По реконструкции Дружникова, убийство произошло следующим образом. «Исполнитель» (профессиональный убийца из ОГПУ) останавливается в соседней деревне и оттуда собирает необходимую информацию о ситуации в Герасимовке с помощью местных осведомителей. Он узнает о намерении братьев пойти за ягодами и об угрозах деда в адрес Морозова-младшего и решает, что нашел подходящих жертв преступления, задуманного для очернения противников коллективизации. На следующий день «исполнитель» отправляется в лес, где закалывает детей штыком, а младшего мальчика еще и добивает прикладом. 4 сентября «исполнитель» вызывает своего информанта в соседнюю деревню и сообщает ему о произошедшем в Герасимовке политическом убийстве. Они вдвоем составляют «Протокол подъема трупов». Некоторое время убийство держат в тайне, а к тому моменту, когда детей хватились и начали искать, сильный дождь уже уничтожил улики на месте преступления{401}.

***

*ПИСЬМЕННОЕ ЗАДАНИЕ A*: Перечислите всех действующих лиц событий, которых упоминает отрывок о реконструкции убийства, не считая самого Дружникова.
*ПИСЬМЕННОЕ ЗАДАНИЕ B*: Почему, согласно отрывку о реконструкции убийства, к началу поисков детей на месте преступления не осталось улик?
*ПИСЬМЕННОЕ ЗАДАНИЕ C*: Напишите продолжение отрывка о реконструкции убийства, начиная после его последнего предложения.
Записи здесь никакой роли не играют.

*ПРЕДОСТАВЛЕННЫЕ ЗАПИСИ*:

***

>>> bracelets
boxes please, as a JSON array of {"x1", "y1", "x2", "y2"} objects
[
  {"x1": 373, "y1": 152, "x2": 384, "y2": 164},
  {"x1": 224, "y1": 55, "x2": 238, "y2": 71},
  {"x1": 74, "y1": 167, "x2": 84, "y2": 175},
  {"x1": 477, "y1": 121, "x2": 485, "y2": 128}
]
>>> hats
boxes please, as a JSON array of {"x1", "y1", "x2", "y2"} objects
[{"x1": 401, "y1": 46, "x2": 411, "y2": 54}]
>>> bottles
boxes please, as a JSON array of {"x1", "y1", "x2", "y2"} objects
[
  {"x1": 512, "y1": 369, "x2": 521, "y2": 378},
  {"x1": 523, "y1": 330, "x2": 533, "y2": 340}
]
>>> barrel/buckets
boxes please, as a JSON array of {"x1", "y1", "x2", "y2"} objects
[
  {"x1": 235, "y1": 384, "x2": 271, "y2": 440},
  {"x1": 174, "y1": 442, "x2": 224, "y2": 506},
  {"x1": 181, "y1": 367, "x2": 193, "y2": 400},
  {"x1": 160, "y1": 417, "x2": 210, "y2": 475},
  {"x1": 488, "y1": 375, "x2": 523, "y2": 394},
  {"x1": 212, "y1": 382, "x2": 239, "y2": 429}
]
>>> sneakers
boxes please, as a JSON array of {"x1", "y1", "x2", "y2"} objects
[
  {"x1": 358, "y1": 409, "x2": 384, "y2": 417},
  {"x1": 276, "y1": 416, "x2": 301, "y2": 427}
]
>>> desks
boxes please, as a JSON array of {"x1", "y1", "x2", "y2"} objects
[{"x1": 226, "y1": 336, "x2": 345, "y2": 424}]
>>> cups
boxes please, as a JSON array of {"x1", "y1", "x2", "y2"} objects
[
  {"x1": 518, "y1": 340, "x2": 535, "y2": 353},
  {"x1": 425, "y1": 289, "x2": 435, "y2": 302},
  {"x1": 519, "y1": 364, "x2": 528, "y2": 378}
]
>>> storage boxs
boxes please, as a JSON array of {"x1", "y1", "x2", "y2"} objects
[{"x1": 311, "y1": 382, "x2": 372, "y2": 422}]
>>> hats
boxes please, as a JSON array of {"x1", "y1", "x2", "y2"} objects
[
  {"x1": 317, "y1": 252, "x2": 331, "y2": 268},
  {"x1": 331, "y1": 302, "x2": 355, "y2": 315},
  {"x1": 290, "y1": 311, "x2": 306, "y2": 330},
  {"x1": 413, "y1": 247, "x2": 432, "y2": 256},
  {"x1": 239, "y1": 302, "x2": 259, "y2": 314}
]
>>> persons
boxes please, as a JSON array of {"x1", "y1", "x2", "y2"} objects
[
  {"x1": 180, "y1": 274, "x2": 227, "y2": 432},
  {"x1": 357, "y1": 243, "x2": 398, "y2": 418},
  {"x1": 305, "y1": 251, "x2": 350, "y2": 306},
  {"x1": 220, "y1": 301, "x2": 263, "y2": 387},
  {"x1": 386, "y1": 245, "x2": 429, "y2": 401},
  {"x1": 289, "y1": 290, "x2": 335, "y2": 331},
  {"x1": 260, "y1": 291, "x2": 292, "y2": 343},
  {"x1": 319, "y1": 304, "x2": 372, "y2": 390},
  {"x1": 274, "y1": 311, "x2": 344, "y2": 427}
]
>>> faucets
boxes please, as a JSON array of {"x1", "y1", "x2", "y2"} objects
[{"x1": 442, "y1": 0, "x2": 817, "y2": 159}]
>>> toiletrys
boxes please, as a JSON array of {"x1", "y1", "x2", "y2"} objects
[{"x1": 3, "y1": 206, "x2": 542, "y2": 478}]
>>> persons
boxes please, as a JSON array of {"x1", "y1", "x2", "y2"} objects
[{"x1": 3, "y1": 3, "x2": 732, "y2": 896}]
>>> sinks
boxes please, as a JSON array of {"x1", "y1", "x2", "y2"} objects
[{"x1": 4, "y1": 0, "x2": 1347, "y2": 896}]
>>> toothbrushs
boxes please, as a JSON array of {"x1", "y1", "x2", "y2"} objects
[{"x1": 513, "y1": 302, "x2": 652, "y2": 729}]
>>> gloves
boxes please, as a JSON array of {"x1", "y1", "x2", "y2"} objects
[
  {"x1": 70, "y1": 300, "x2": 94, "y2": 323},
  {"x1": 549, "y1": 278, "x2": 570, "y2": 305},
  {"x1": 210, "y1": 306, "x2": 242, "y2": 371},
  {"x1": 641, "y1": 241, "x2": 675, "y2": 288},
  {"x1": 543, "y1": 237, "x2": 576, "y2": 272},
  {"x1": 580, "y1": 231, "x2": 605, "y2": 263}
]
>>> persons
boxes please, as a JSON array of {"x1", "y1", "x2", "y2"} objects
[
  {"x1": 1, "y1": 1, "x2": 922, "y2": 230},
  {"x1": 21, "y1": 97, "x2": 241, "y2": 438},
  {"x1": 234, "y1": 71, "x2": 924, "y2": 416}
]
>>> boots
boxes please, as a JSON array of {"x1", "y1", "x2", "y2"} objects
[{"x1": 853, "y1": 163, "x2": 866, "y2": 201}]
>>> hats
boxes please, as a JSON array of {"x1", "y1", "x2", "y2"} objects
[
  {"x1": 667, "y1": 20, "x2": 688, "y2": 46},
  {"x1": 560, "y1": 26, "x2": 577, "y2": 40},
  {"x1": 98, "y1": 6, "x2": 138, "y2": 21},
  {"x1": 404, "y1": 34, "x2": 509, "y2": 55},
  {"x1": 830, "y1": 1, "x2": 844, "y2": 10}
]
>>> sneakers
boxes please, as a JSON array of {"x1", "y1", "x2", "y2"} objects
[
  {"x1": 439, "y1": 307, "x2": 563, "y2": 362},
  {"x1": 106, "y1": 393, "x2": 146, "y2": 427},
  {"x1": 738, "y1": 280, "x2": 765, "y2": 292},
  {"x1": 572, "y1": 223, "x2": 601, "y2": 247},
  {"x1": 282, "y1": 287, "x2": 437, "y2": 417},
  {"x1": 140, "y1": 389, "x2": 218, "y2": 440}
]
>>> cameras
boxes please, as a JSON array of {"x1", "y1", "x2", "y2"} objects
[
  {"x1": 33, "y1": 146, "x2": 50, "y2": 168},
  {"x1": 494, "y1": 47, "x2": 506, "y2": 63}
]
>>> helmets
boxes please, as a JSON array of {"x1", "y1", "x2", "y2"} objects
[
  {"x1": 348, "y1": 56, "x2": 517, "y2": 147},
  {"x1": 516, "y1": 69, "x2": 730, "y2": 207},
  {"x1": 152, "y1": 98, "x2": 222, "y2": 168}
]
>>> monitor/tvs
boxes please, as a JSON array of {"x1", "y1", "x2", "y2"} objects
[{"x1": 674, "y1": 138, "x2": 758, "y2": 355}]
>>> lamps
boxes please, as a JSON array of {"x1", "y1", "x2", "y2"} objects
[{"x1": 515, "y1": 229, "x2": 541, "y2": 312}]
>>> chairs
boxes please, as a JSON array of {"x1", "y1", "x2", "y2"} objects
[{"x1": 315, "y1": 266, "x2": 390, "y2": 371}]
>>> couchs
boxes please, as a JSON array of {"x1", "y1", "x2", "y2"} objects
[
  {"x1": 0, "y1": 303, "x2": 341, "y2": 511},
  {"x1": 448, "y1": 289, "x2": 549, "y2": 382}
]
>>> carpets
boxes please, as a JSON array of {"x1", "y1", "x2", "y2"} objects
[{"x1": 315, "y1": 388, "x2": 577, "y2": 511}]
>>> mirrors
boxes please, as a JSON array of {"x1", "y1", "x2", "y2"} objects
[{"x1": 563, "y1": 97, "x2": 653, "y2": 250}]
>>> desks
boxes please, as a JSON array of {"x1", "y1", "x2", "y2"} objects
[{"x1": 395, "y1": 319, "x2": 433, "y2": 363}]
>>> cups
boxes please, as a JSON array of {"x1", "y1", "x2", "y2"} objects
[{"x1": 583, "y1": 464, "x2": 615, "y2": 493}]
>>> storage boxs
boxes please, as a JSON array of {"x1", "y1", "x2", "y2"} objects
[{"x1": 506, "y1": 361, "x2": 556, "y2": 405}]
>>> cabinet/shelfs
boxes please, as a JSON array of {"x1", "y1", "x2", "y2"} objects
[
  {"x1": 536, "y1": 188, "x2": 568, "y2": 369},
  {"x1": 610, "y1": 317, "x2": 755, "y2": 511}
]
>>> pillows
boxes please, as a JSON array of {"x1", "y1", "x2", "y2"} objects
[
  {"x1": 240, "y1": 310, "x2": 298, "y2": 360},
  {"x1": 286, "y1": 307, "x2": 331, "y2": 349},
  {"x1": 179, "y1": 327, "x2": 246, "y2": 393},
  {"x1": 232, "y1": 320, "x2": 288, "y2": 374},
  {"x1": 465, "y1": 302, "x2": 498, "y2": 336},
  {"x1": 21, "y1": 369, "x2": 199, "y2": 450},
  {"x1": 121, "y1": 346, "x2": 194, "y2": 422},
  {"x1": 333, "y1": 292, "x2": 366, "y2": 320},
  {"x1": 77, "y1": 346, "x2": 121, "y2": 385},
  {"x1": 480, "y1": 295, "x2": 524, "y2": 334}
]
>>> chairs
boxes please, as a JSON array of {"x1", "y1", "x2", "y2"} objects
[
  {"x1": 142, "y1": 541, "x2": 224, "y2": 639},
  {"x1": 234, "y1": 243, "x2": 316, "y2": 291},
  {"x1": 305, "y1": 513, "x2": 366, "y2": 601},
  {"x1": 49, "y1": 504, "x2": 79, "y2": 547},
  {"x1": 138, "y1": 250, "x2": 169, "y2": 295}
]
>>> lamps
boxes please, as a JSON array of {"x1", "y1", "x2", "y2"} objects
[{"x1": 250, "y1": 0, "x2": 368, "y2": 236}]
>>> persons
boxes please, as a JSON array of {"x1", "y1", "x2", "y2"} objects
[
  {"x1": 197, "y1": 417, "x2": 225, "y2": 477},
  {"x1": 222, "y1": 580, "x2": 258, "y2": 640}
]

***

*РЕЗУЛЬТАТ ЗАДАНИЯ A*: «Исполнитель» (профессиональный убийца из ОГПУ); местные осведомители; братья (дети), в том числе Морозов-младший; дед; информант «исполнителя».

*РЕЗУЛЬТАТ ЗАДАНИЯ B*: Убийство некоторое время держали в тайне. Когда детей хватились и начали искать, сильный дождь уже уничтожил улики на месте преступления.

*РЕЗУЛЬТАТ ЗАДАНИЯ C*:
В своих рассуждениях Дружников опирается прежде всего на пять документов[255]. Первые два — это (a) протокол бедняцкого собрания деревни Герасимовки от 12 сентября, где изложены предполагаемые обстоятельства убийства и сформулировано требование казнить преступников [58, 59—60], и (b) «Протокол опроса по делу №…», т.е. снятые Потупчиком показания свидетелей, в которых содержится предположение, что убийство совершили Данила Морозов и Ефрем Шатраков [29]{402}. Три другие документа: (c) «Спец-записка по вопросу террора» от 16 сентября, составленная тавдинским секретно-политическим отделом ОГПУ [149—151]; (d) «Протокол подъема трупов» участкового Титова [7]{403}; (e) машинописное постановление с упоминанием имен Карташова и «старшего уполномоченного Куликова», датированное 13 сентября 1932 года{404}. В последнем утверждается, что убийство Павлика Морозова «совершено по инициативе кулаков дер. Герасимовки. Так как пионер Ленинец ПАВЛИК МОРОЗОВ проводил работу с пионеротрядом и писали плакаты призывающие единоличников хозяйства в колхоз и подклеивали на забор». В документе (e) также содержится указание передать дело об убийстве Морозовых в районный центр Тавду.

ОГПУ зарезало?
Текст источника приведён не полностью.